> _Information given_
+ + +

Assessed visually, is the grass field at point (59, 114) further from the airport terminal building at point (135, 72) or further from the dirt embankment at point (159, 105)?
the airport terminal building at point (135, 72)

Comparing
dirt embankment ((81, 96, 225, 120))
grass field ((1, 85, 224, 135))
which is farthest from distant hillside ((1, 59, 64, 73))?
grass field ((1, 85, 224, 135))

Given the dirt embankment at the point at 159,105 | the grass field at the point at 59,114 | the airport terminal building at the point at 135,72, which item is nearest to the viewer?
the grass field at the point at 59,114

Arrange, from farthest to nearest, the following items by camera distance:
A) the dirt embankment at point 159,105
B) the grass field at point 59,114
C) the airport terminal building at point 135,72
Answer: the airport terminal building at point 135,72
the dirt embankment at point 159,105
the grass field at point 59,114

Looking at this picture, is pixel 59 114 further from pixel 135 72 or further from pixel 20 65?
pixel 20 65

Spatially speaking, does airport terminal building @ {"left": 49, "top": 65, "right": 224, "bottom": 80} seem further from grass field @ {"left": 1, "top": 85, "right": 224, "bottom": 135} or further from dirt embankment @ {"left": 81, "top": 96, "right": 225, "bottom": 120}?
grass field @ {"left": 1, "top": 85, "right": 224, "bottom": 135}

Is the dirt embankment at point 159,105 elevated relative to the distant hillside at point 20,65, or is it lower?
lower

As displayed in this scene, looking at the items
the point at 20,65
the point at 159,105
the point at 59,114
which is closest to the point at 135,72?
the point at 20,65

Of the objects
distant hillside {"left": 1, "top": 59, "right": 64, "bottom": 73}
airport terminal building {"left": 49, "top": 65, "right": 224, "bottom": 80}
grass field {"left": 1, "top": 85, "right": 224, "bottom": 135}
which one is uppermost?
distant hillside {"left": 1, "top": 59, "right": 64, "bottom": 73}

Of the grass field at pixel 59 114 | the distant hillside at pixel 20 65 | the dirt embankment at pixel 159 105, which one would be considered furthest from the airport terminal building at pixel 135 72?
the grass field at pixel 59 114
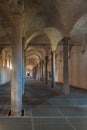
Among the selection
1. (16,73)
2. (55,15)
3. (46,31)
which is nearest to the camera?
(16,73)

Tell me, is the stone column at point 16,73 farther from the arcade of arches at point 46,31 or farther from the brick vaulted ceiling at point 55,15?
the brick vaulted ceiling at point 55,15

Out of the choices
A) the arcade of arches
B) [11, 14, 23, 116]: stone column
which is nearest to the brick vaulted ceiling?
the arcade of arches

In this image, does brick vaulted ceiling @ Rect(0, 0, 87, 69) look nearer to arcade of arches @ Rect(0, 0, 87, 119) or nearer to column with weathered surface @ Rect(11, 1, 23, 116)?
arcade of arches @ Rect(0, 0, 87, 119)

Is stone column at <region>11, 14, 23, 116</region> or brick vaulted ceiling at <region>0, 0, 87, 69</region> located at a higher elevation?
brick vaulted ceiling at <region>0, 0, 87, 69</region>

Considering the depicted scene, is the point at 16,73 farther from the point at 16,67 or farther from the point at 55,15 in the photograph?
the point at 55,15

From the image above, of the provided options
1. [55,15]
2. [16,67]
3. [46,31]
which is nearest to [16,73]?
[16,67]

+ + +

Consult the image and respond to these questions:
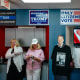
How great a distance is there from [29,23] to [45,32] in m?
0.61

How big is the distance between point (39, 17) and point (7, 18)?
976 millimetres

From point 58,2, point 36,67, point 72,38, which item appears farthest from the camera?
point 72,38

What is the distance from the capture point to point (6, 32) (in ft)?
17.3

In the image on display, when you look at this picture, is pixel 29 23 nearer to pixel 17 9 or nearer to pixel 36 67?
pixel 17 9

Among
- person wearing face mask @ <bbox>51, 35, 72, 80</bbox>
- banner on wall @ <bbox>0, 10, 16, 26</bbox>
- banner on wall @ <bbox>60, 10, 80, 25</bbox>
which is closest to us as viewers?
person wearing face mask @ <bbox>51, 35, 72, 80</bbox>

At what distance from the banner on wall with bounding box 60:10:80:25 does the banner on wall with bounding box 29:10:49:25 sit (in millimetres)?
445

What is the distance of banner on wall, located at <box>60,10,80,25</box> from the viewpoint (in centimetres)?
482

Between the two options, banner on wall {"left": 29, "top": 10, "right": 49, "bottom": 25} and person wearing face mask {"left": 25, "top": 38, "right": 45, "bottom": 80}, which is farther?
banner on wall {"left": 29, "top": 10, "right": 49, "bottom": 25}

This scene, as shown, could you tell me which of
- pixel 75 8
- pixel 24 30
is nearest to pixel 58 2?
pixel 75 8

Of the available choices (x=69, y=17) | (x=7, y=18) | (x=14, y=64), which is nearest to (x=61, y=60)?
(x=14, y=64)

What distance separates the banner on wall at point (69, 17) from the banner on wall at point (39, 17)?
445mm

+ + +

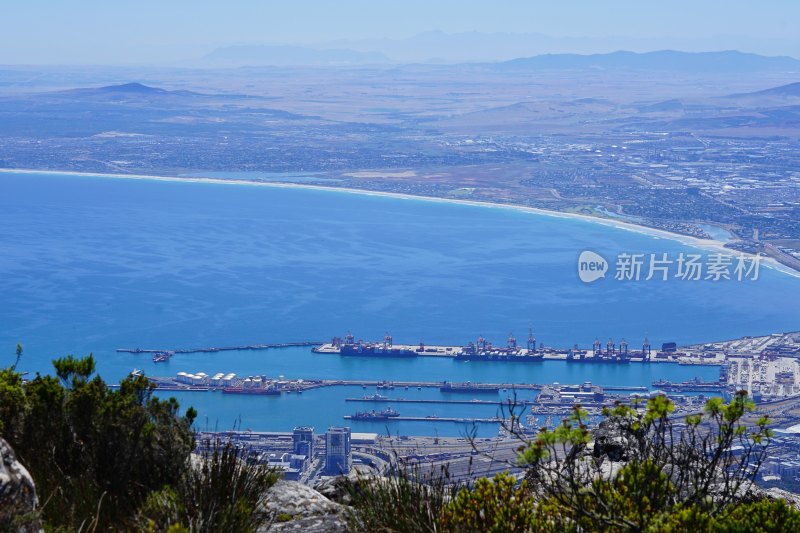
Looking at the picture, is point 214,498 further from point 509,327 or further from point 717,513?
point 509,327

+ + +

> _Do this_
Count the lines of the entries above that contain the string "farthest", treating uppercase and lowercase letters as distinct. Reply with the number only.

> _Result of this task_
3